12 months ago by
The workflow you are using is inputting the reference genome as a custom reference genome from the history during execution. This is one way to do the analysis. Another is to install reference genome indexes on the server you are working on (if your own or you can make requests). And the final way is to use the built-in native indexes on the server you are working on.

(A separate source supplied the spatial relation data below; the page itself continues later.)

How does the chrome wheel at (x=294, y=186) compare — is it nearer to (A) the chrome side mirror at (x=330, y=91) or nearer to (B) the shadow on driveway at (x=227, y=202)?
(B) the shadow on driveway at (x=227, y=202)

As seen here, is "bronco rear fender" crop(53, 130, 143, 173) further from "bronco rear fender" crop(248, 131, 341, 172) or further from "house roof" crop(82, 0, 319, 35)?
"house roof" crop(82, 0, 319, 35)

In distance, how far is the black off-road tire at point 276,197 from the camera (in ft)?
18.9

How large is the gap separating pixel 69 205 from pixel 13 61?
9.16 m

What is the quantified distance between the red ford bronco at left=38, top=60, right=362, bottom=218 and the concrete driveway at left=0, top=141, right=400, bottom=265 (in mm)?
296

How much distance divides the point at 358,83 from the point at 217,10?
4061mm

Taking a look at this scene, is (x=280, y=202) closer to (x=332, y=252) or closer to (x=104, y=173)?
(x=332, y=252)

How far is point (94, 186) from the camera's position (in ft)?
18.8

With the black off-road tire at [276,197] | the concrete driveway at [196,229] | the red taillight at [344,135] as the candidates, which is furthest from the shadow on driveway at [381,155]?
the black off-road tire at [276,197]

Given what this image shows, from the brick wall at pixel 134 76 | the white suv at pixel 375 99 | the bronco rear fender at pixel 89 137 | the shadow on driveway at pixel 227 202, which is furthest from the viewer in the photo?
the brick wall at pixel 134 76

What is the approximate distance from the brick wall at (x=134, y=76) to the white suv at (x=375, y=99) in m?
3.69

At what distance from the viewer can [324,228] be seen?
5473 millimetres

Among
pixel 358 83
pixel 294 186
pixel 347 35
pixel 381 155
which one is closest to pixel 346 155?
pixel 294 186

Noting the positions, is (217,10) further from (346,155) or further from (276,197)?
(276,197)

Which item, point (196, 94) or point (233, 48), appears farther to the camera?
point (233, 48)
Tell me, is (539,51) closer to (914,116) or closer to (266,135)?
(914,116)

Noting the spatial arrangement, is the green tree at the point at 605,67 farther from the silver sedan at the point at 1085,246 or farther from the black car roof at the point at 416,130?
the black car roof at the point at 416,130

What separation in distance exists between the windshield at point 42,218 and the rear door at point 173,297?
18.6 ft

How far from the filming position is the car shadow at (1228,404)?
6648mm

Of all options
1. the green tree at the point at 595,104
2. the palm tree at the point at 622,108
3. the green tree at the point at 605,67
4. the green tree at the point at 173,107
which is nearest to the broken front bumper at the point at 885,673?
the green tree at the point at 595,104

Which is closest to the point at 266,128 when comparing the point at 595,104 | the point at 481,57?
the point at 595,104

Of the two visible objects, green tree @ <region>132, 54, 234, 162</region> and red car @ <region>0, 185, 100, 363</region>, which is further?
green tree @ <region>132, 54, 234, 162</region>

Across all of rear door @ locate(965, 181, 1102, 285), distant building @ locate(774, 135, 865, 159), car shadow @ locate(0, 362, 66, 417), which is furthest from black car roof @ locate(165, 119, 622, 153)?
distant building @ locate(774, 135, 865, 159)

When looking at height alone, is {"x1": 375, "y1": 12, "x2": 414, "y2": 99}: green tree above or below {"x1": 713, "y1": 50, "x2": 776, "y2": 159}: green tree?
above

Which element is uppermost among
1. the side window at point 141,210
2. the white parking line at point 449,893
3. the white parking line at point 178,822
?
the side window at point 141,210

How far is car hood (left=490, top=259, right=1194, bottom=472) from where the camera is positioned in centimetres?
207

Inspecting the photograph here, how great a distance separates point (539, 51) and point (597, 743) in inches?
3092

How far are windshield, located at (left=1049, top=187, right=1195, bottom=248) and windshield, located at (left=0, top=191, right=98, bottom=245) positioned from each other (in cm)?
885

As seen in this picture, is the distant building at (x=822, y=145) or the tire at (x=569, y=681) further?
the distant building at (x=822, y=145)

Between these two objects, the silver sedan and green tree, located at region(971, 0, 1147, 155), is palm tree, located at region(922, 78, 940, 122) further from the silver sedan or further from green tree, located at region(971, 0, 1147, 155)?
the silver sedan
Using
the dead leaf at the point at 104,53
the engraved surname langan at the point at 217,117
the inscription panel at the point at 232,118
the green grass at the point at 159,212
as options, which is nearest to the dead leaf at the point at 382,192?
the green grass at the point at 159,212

It looks as if you are working on Galaxy Main https://usegalaxy.org. If so, then both
hg38 are natively indexed for most tools on the server. This means that you do not need to upload the reference genome to your history. And it increases the chance of a successful job as these larger genomes can quickly use up resources building a new index each run. You will need to modify the workflow so that tools use the built-in indexes instead of a custom reference genome.
Genomes are rarely kept in data libraries at Galaxy Main - instead, they are accessed directly by the tools that they are indexed for.
RNA-seq tutorials are here: https://galaxyproject.org/learn/
How to use a Custom reference genome (and where to potentially source one, example: UCSC) is explained in the last link here. https://galaxyproject.org/support/#troubleshooting Also review the Chromosome mismatch FAQ at this location - all inputs must be based on the exact same reference genome or problems will come up with tools/results.
Hope that helps! Jen, Galaxy team
Are any of these files the correct fasta files to be used as reference Genome for RNA-seq analysis ? for the tuxedo pipeline mentioned in the above comment (Check image in link) (https://ibb.co/cYrgk6) ?
Gencode genome fasta file ? ftp://ftp.sanger.ac.uk/pub/gencode/Gencode_mouse/release_M15/GRCm38.p5.genome.fa.gz
or These transcript annotation RNA fasta files ? ftp://ftp.sanger.ac.uk/pub/gencode/Gencode_mouse/release_M15/gencode.vM15.transcripts.fa.gz UCSC http://hgdownload.cse.ucsc.edu/goldenPath/mm10/bigZips/mrna.fa.gz
or Is there any built in fasta format for human/mouse in https://usegalaxy.org ?
In this regard can you directly five FASTA GZIP (.fa.gz) file to Galaxy and then feed the data manager or the genome should be unzipped first (local galaxy)?